Par Camel B.
L’histoire de ce WE nantais commence en fait il y quelques mois, lors du marathon d’automne à Anvers… Les participant(e)s se souviennent peut être de mon débrief du WE, à savoir au petit rituel des deux questions posées par Philippe :
1) qu’avez-vous pensé du WE ;
2) qu’avez-vous pensé de votre course ?
Réponses :
1) Anvers ? Très belle ville avec une architecture particulière, ambiance du groupe sympa, WE agréable…
2) Ma course ? Anvers est une très belle ville avec une architecture particulière, ambiance du public sympa, WE agréable…
Maintenant, les aveux (secret de polichinelle…) : je n’ai pas été déçu mais vexé de devoir passer par manque de préparation du marathon au semi, et même sur cette distance, j’ai pris un mur dans la figure…
Etat des lieux fait, OK ! On tourne la page et on avance…
Il me fallait ainsi une nouvelle échéance trouvée sur ce marathon de Nantes. C’était à la base l’occasion de revoir des amis de Vendée sur un WE printanier… Finalement, il devenait « Ze » objectif de ma saison !
1) Alors Nantes est une très belle ville avec une architecture particulière (pour la partie datant de l’époque coloniale), l’ambiance avec les potes était sympa, WE agréable…
Quant à la course, levons le suspense, c’était une déception, loin du RP, très loin des espoirs nés d’une longue préparation. Et c’est certainement la grosse différence avec Anvers justement car c’est une même salle, mais deux ambiances…
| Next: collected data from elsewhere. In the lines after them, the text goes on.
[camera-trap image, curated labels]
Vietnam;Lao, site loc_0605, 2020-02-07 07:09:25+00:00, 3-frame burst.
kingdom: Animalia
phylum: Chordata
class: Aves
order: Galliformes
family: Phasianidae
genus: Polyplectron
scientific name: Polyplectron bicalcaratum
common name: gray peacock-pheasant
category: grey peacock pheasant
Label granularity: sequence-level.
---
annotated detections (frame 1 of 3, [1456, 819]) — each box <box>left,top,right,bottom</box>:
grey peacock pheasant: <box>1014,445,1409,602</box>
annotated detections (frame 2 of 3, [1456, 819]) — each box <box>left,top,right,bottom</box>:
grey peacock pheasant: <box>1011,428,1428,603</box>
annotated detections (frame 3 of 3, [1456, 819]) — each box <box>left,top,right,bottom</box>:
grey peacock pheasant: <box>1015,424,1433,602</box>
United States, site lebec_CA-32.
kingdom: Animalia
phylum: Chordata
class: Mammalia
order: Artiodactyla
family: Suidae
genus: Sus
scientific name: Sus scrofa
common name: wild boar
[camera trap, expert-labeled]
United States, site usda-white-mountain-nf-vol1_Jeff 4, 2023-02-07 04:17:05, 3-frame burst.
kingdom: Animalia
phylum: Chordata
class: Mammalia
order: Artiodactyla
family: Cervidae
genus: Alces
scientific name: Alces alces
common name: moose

Même salle car le même mur… enfin presque : en courant pourtant en dessous de l’allure initialement prévue (en sous régime par sécurité), je n’ai pas pris celui du KM38 tant redouté… Non… dès le km24, j’ai reçu les briques dans la figure. Et tous les km, un parpaing de plus dans la tronche…
J’imagine que le dénivelé que je n’avais pas anticipé (450m, erreur de débutant, je n’avais pas fait attention à l’inscription) conjugué avec un beau soleil pour bronzer (mais qui chauffe bien …) et une fin de cycle de travail ternie par une légère blessure m’ont cassé les jambes comme on dit dans le jargon… cassé le bassin aussi… et les bras… et la tête… avec probablement le moral, autant dire que l’expérience est nécessaire sur cette distance et qu’il m’en manque encore certainement…
Toujours est-il que la fin a été dure, très dure, très très dure mais la vision du ballet des ambulances et des nombreux coureurs déshydratés allongés sur le bas côté en PLS (et ce n’est pas qu’une expression…) a largement contribué à me faire changer d’ambiance…
Deux ambiances donc car entre Anvers et Nantes, contrairement à la frustration du premier, un grand plaisir cette fois-ci à finir debout, et surtout, surtout, la plus grande satisfaction est d’avoir mis ces fameux moyens pour y parvenir : la préparation cette fois-ci a été sérieuse, avec son lot de haut et de bas. Les ressentis tout au long de ces 23 semaines précédentes (je m’impressionne tout seul) m’ont fait redécouvrir le plaisir de l’effort pour un objectif sur le long terme, le sentiment de « manque » après un jour sans courir (les toxicos des baskets comprendront), la satisfaction de voir au fur et à mesure des semaines un kilométrage augmenter et un « kilogrammage » diminuer, des temps en séance et en test encourageants.
C’est peut être le message essentiel, quel que soit le niveau, se donner les moyens est essentiel mais parfois, le résultat escompté le jour J n’est pas à la hauteur de l’investissement. C’est le jeu, c’est le sport. Alors perso, aucun regret ce coup-ci, le job a été fait en amont, l’essentiel est ailleurs, et j’en sors avec le souvenir d’un très bon WE et un peu plus d’expérience…
Etat des lieux fait, OK ! On tourne la page et on avance…
Tellement vrai ce que tu dis … Merci Camel pour ce partage !!